**必須課題**
A) 福岡PayPayドームの喫煙所に関する文章にある「福岡ソフトバンクホークスの本拠地となる福岡PayPayドームは、日本初の開閉式屋根を備えた円形スタイルの球場。」を英語に訳すと、どうなりますか？
B) 福岡PayPayドームの喫煙所に関する文章によると、エンターテインメント・ゾーン「BOSS E・ZO FUKUOKA」は何年何月に開業しましたか？
C) 次の記述(i)〜(iii)は、福岡PayPayドームの喫煙所に関する文章の内容と一致しますか？それぞれ「はい」か「いいえ」で答え、判断の根拠となる文章中の語句をそのまま引用してください。
(i) 福岡PayPayドームの屋根は世界最大のチタン屋根である。
(ii) 改正健康増進法によって喫煙所の数は増えた。
(iii) VIPルームには加熱式たばこ専用のブースが設けられた。

**確認用の文章**
+ + + +
日本たばこ産業株式会社と福岡ソフトバンクホークスが協業し、福岡PayPayドームの屋外喫煙所をリニューアル。「福岡らしさ、親しみやすさ」をデザインテーマにした、吸う人も吸わない人も"見て楽しい"福岡限定のユニークな喫煙所が誕生した。福岡ソフトバンクホークスに、リニューアルの意図を聞いた。

  • リニューアルされた福岡PayPayドームの屋外喫煙所

福岡PayPayドームの喫煙所がリニューアル

福岡ソフトバンクホークスの本拠地となる福岡PayPayドームは、日本初の開閉式屋根を備えた円形スタイルの球場。世界最大のチタン屋根とライトブラウンの外壁が印象深い、進化し続ける大規模施設だ。

近隣には大型商業施設「MARK IS」や宿泊施設「ヒルトン福岡シーホーク」などがあり、2020年7月にはエンターテインメント・ゾーン「BOSS E・ZO FUKUOKA」も開業。家族で楽しめる「ボールパーク」として、活発に開発が進められている。

  • コロシアムをイメージしたという「福岡PayPayドーム」

このエリアを「福岡」の新しい観光スポットとすべく、福岡ソフトバンクホークスは地元の特色を生かしたさまざまなプロモーションを行い、地域活性に繋げようとしている。

福岡PayPayドームには、地元である福岡県のみならず、日本全国から多くの野球ファンや観光客が訪れる。だが、改正健康増進法によって喫煙所の数は減少し、喫煙される方には逆風が吹いている現状がある。

福岡ソフトバンクホークスはその状況を鑑み、これまでも喫煙所の位置を変更する、VIPルームで加熱式たばこ専用ブースを設けるなど、喫煙者と非喫煙者が共存できる環境作りを進めてきた。

「福岡PayPayドームはさまざまなお客さまが利用されます。おたばこを吸う方も吸われない方も、子供もお年寄りも大切なお客さまです。多様なお客さまが共存できるベースボールパークの実現に向けて、当社でも改めて喫煙可能な環境の整備が必要と考えていました」と、福岡ソフトバンクホークス 広報室 広報企画部の鳥原早貴氏は取り組みの経緯について説明する。
+ + + +
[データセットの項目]
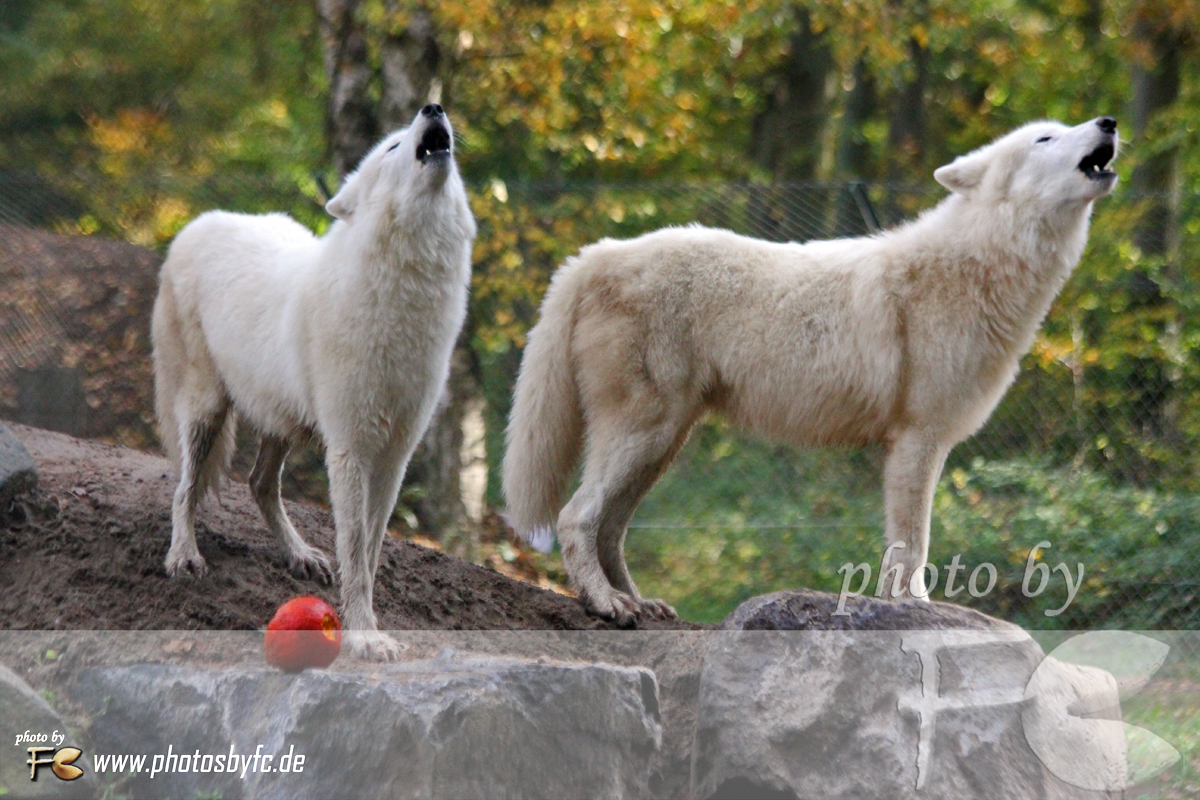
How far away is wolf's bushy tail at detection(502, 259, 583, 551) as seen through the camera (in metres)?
4.86

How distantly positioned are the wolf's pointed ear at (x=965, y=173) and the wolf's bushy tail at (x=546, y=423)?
5.60 feet

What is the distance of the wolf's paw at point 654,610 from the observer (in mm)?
4602

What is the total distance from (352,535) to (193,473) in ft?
3.08

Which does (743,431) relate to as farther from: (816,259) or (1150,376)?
(1150,376)

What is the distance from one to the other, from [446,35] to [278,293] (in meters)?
4.20

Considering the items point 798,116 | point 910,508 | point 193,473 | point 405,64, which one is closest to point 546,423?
point 193,473

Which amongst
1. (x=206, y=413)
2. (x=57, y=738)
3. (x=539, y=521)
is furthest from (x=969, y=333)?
(x=57, y=738)

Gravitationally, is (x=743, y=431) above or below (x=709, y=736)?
above

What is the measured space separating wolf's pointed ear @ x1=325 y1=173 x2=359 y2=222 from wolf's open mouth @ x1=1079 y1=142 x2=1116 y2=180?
2.96 metres

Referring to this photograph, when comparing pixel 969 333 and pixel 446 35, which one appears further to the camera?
pixel 446 35

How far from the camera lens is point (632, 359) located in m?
4.67

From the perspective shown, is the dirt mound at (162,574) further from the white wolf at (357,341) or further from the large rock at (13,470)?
the white wolf at (357,341)

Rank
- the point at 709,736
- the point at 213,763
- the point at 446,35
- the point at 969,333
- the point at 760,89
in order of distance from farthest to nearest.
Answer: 1. the point at 760,89
2. the point at 446,35
3. the point at 969,333
4. the point at 709,736
5. the point at 213,763

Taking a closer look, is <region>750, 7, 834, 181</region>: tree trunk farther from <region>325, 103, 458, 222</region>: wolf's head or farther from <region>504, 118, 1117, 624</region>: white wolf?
<region>325, 103, 458, 222</region>: wolf's head
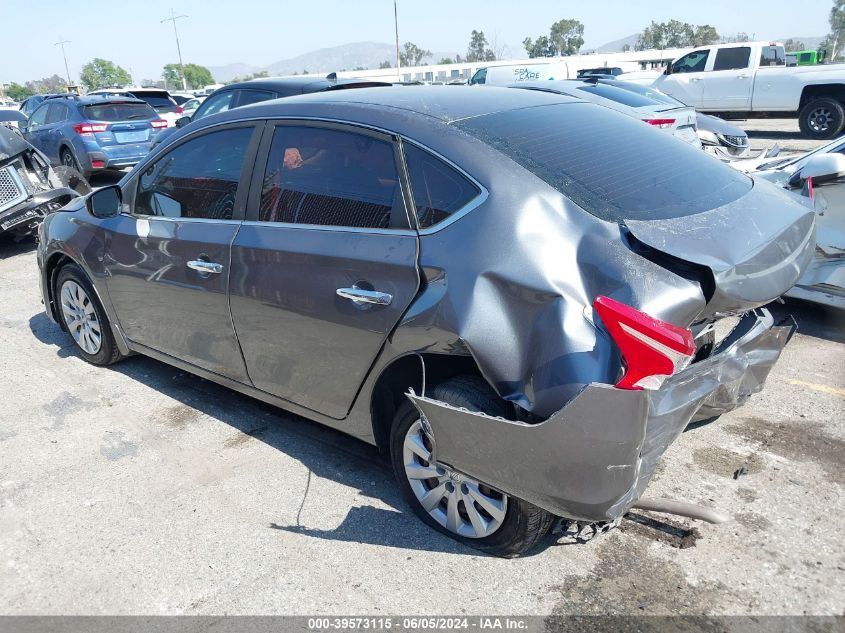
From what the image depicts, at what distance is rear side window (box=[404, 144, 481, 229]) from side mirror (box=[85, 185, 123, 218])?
2246 millimetres

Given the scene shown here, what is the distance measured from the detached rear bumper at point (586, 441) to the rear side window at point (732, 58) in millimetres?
16002

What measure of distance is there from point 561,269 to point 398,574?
1369mm

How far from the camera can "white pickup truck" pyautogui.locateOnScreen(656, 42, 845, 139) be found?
47.1 ft

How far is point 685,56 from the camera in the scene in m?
16.9

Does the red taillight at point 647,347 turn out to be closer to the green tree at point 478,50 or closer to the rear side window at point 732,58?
the rear side window at point 732,58

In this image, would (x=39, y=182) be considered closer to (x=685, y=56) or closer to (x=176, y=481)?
(x=176, y=481)

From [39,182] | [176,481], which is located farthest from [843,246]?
[39,182]

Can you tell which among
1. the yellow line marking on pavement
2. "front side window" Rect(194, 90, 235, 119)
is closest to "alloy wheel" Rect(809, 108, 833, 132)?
"front side window" Rect(194, 90, 235, 119)

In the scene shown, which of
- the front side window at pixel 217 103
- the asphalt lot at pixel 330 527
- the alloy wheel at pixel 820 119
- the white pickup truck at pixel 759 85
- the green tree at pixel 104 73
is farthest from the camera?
the green tree at pixel 104 73

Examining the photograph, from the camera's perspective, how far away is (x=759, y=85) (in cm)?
1546

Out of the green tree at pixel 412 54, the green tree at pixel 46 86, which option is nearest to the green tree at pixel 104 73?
the green tree at pixel 46 86

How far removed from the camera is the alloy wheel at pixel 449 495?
275cm

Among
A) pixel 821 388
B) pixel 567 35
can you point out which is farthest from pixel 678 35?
pixel 821 388

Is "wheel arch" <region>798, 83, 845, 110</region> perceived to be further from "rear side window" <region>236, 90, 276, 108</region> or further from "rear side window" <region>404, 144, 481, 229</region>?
"rear side window" <region>404, 144, 481, 229</region>
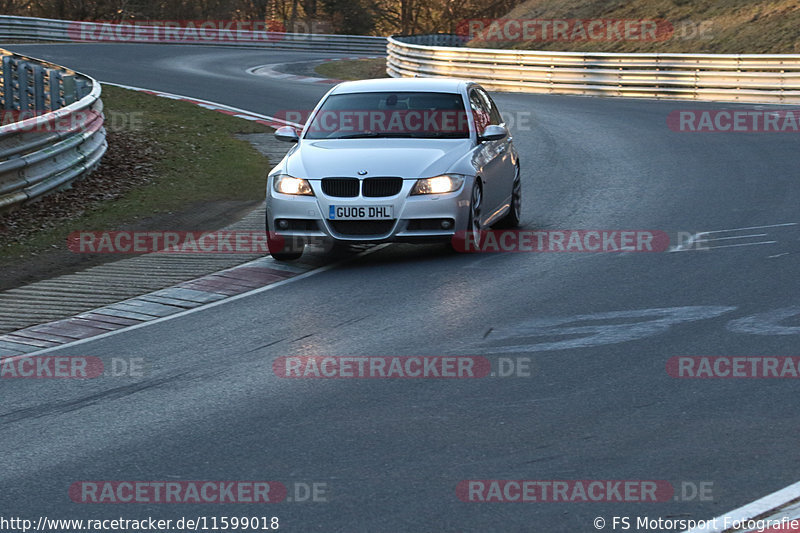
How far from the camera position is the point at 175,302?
32.7 feet

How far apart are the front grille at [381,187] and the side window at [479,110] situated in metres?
1.61

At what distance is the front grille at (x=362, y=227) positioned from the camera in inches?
431

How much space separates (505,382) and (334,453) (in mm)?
1555

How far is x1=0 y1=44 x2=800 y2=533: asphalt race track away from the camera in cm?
546

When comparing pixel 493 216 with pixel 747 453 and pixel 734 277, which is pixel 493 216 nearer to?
pixel 734 277

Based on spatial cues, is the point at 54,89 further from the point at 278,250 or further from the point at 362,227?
the point at 362,227

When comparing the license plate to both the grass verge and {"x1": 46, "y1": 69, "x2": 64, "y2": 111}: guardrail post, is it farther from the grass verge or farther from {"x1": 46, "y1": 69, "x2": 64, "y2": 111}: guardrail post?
{"x1": 46, "y1": 69, "x2": 64, "y2": 111}: guardrail post

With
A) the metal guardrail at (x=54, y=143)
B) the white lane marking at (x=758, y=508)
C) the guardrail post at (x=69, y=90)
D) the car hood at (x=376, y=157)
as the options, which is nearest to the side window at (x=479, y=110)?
the car hood at (x=376, y=157)

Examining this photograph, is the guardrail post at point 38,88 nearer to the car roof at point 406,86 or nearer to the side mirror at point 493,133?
the car roof at point 406,86

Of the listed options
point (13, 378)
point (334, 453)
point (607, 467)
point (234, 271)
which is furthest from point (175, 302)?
point (607, 467)

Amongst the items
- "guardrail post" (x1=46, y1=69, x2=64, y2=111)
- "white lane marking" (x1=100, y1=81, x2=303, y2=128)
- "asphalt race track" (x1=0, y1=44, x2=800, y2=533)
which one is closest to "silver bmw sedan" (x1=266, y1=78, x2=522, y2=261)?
"asphalt race track" (x1=0, y1=44, x2=800, y2=533)

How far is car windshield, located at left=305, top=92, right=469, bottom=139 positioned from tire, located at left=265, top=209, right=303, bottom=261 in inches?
Answer: 51.1

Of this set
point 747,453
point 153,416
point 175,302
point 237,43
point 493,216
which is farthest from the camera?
point 237,43

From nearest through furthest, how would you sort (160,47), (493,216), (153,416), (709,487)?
(709,487) → (153,416) → (493,216) → (160,47)
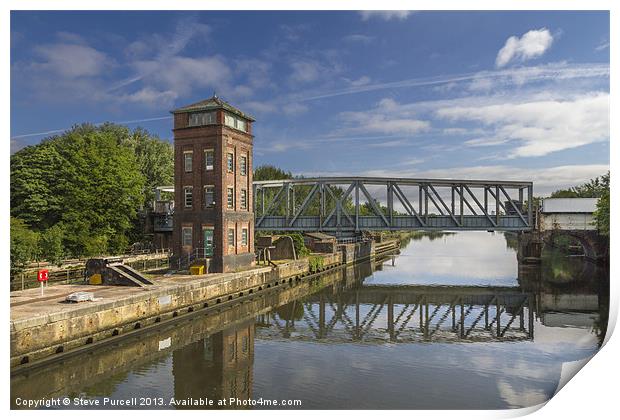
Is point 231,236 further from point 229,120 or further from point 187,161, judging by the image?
point 229,120

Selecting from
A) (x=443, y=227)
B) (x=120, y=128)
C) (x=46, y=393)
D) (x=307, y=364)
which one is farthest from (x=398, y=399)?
(x=120, y=128)

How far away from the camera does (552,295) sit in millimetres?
38656

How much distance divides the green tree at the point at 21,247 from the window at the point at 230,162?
1473 centimetres

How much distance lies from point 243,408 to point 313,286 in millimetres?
30051

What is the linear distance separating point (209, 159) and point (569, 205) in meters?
41.5

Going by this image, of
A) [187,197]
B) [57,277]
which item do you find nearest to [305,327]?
[187,197]

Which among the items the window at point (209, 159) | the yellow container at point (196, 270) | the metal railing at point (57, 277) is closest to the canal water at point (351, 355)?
the yellow container at point (196, 270)

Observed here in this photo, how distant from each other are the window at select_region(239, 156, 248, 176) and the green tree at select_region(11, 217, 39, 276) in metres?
16.0

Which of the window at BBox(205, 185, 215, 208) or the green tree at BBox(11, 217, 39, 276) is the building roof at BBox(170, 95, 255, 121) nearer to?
the window at BBox(205, 185, 215, 208)

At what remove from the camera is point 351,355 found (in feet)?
70.8

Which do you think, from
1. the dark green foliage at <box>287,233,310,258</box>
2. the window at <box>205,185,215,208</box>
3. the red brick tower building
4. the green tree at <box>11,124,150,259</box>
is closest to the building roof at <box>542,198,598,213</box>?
the dark green foliage at <box>287,233,310,258</box>

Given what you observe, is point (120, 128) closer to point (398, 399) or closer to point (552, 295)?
point (552, 295)

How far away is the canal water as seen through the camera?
16.5 m

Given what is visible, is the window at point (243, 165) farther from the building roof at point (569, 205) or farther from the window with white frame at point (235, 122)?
the building roof at point (569, 205)
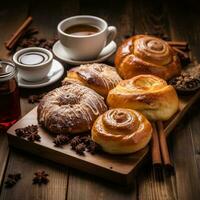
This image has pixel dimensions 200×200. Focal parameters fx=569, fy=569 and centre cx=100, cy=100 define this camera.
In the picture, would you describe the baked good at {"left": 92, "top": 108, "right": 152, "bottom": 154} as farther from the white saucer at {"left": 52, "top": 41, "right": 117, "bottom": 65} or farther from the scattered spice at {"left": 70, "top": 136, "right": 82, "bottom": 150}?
the white saucer at {"left": 52, "top": 41, "right": 117, "bottom": 65}

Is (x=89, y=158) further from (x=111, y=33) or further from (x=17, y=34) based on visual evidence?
(x=17, y=34)

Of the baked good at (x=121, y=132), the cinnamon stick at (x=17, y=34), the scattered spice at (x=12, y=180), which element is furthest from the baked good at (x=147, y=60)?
the scattered spice at (x=12, y=180)

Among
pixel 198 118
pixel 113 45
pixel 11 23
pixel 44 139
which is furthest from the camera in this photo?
pixel 11 23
+ + + +
**解答一覧**
A) Fukuoka PayPay Dome, the home of the Fukuoka SoftBank Hawks, is a round-style ballpark equipped with Japan's first retractable roof.

B) 2020年7月

C)
(i) はい：「世界最大のチタン屋根」
(ii) いいえ：「改正健康増進法によって喫煙所の数は減少し」
(iii) はい：「VIPルームで加熱式たばこ専用ブースを設ける」